2. Ultrasound examination
A constant liquid level can be found. The tomograph can reliably display the location and size of the abdominal cyst. The liver radionuclide scan can help identify the intrahepatic bile duct status, as well as the location and size of the common bile duct cyst. Arterial angiography shows a large area of avascular area, suggesting the location of the cyst.
Diagnosis
Diagnosis and diagnosis of congenital choledochal cyst
According to the child's early onset of typical abdominal pain, jaundice, abdominal masses should be considered in the three major symptoms, but some do not have three major symptoms, combined with laboratory tests, abdominal B-ultrasound, CT and cholangiography to make a diagnosis .

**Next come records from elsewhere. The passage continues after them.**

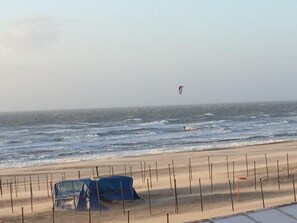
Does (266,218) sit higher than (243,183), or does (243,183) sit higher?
(266,218)

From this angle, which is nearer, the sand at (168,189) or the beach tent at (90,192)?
the sand at (168,189)

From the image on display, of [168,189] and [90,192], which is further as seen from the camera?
[168,189]

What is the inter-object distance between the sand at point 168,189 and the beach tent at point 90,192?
12.6 inches

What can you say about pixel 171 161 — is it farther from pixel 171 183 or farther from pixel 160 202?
pixel 160 202

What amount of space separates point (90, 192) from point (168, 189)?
4590 millimetres

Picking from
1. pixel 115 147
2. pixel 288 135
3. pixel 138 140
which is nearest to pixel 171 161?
pixel 115 147

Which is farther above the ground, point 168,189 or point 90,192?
point 90,192

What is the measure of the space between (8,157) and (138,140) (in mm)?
16647

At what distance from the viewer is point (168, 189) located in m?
25.3

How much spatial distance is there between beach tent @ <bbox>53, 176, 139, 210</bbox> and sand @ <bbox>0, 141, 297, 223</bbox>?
32cm

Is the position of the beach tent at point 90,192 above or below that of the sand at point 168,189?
above

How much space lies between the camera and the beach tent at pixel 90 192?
71.8 feet

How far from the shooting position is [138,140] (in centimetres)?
6041

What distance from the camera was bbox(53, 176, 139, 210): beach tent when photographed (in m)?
21.9
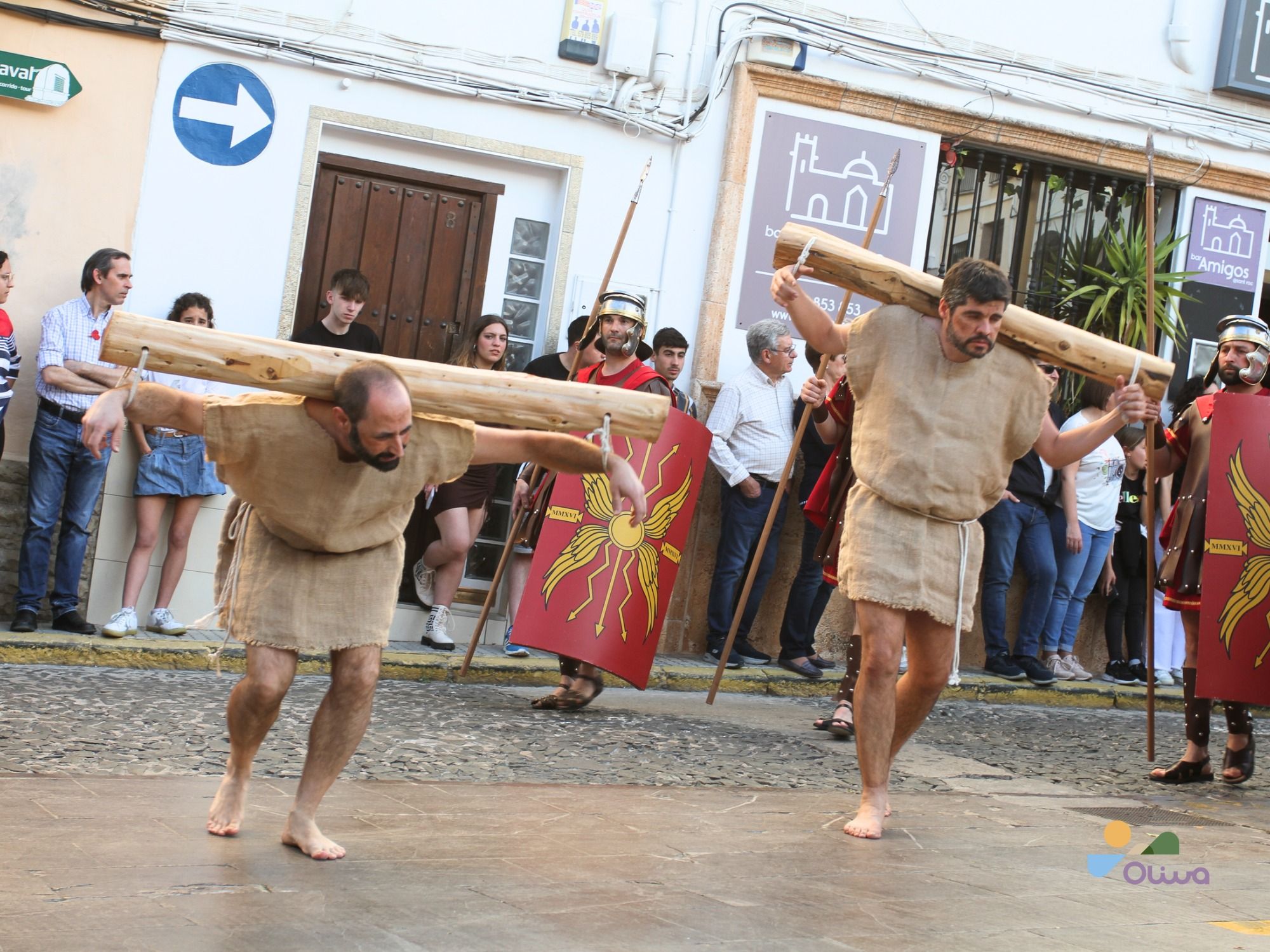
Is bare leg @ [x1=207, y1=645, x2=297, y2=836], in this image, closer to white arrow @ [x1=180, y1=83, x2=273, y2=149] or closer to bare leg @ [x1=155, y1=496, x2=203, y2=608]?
bare leg @ [x1=155, y1=496, x2=203, y2=608]

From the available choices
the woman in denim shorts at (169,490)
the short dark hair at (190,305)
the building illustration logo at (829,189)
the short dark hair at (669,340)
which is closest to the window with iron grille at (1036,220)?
the building illustration logo at (829,189)

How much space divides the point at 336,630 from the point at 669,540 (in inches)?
141

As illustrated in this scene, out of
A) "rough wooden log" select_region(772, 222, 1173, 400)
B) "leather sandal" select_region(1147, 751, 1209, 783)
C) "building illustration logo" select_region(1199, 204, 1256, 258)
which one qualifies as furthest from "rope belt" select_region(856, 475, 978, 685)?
"building illustration logo" select_region(1199, 204, 1256, 258)

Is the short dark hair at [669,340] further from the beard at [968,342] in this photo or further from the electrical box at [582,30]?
the beard at [968,342]

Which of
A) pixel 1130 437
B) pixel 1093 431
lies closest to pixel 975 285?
pixel 1093 431

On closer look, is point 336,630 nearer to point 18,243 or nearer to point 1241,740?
point 1241,740

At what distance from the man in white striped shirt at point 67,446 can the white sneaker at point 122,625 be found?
13 centimetres

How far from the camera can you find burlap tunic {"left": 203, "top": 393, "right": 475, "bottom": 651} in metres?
4.17

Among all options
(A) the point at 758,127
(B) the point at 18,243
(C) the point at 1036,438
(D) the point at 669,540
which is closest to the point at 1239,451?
(C) the point at 1036,438

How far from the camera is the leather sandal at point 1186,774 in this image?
23.5ft

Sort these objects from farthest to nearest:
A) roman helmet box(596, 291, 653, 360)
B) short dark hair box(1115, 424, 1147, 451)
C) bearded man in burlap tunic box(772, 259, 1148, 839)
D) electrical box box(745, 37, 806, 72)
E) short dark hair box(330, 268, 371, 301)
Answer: short dark hair box(1115, 424, 1147, 451), electrical box box(745, 37, 806, 72), short dark hair box(330, 268, 371, 301), roman helmet box(596, 291, 653, 360), bearded man in burlap tunic box(772, 259, 1148, 839)

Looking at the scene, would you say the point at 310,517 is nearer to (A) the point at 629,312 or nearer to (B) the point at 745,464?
(A) the point at 629,312

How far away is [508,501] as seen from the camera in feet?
33.0

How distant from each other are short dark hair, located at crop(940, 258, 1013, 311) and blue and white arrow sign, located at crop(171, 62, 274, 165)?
5239mm
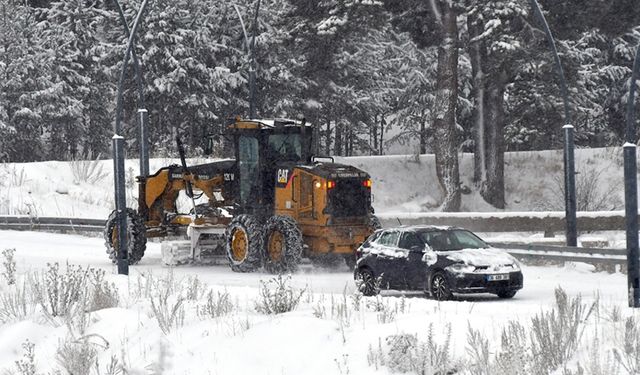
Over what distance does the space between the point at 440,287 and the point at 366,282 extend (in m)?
1.94

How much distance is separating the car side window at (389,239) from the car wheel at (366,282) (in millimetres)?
587

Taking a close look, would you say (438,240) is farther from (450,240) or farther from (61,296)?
(61,296)

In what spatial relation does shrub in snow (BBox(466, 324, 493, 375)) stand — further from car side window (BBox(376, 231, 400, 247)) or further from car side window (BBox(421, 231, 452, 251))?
car side window (BBox(376, 231, 400, 247))

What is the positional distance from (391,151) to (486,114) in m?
56.2

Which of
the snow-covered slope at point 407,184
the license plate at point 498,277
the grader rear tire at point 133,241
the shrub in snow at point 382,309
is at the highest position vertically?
the snow-covered slope at point 407,184

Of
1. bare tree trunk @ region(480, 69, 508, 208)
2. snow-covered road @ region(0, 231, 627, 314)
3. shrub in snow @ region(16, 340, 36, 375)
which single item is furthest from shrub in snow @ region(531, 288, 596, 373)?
bare tree trunk @ region(480, 69, 508, 208)

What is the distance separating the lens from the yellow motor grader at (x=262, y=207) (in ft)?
76.2

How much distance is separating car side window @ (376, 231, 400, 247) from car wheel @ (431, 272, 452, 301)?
1495mm

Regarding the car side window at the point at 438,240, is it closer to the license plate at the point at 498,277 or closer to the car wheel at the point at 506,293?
the license plate at the point at 498,277

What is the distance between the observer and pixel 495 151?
42.1 meters

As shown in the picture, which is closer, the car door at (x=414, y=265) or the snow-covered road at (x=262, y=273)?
the car door at (x=414, y=265)

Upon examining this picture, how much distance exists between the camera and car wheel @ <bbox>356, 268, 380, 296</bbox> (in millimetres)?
19066

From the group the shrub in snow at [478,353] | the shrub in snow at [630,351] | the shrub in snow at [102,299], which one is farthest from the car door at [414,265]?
the shrub in snow at [630,351]

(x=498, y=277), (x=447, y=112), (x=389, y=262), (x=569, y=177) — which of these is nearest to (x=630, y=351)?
(x=498, y=277)
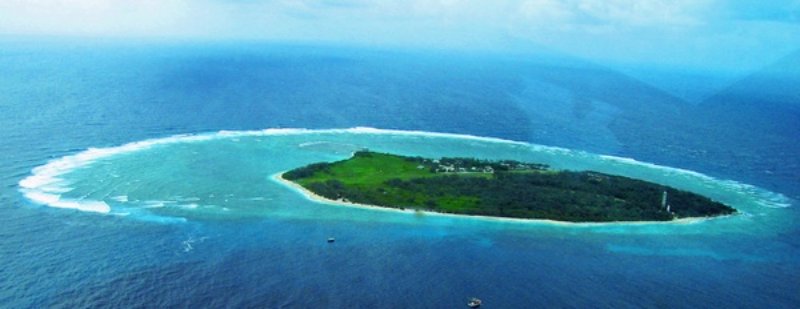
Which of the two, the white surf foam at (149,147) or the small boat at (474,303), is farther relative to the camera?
the white surf foam at (149,147)

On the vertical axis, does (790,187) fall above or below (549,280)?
above

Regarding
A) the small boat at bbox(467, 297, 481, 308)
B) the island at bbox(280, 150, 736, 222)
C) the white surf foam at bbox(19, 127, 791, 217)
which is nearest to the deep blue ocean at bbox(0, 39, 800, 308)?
the small boat at bbox(467, 297, 481, 308)

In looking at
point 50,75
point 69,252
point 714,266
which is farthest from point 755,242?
point 50,75

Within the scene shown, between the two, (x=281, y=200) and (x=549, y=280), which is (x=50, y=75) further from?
(x=549, y=280)

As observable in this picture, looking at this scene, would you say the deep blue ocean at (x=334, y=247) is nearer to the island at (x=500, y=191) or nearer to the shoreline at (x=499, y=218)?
the shoreline at (x=499, y=218)

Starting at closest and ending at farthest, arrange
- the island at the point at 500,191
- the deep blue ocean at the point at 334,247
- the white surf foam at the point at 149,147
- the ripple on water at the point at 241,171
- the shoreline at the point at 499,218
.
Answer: the deep blue ocean at the point at 334,247 → the white surf foam at the point at 149,147 → the ripple on water at the point at 241,171 → the shoreline at the point at 499,218 → the island at the point at 500,191

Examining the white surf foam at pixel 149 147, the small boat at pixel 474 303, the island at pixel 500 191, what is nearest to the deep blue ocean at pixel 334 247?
the small boat at pixel 474 303

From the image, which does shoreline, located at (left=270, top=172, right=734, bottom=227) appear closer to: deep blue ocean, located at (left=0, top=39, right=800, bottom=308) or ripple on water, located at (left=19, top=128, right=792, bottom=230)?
deep blue ocean, located at (left=0, top=39, right=800, bottom=308)

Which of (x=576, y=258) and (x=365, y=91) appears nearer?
(x=576, y=258)

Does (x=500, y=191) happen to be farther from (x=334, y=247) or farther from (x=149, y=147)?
(x=149, y=147)
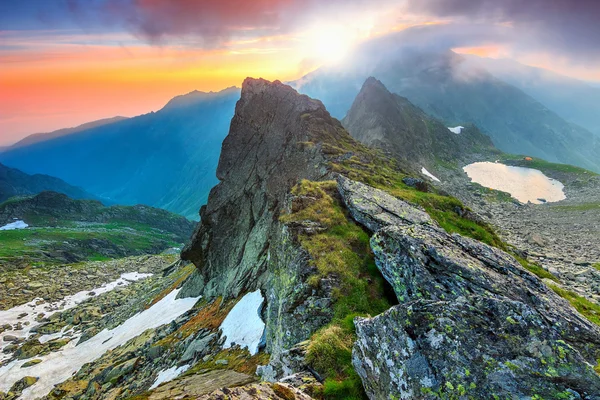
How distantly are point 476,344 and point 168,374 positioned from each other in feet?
89.4

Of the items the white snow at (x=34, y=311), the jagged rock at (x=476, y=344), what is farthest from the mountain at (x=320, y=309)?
the white snow at (x=34, y=311)

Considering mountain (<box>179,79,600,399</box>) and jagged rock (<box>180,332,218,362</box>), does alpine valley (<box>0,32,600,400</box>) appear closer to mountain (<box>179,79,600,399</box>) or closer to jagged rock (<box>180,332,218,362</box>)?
mountain (<box>179,79,600,399</box>)

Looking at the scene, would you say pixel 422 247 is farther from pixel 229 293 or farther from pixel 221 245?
pixel 221 245

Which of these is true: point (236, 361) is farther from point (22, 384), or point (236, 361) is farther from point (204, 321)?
point (22, 384)

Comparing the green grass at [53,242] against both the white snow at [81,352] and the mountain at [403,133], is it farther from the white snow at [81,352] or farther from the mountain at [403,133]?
the mountain at [403,133]

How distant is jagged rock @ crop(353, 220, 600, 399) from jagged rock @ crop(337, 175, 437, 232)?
7.39m

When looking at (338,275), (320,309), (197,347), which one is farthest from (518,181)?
(197,347)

The main manifestation of jaundice should be differentiated from jaundice hepatitis, common bile duct atresia, and hemolytic jaundice. The main manifestations of abdominal mass should be differentiated from the common retroperitoneal and intraperitoneal masses in children, such as hydronephrosis. Renal embryonal tumor, teratoma, liver tumor, mesenteric and omental cysts; patients with abdominal pain need to be differentiated from intussusception, intestinal diverticulum, biliary tract mites, cholecystitis, etc.; intrahepatic biliary cyst should be differentiated from congenital hepatic cyst .
The material in this site is intended to be of general informational use and is not intended to constitute medical advice, probable diagnosis, or recommended treatments.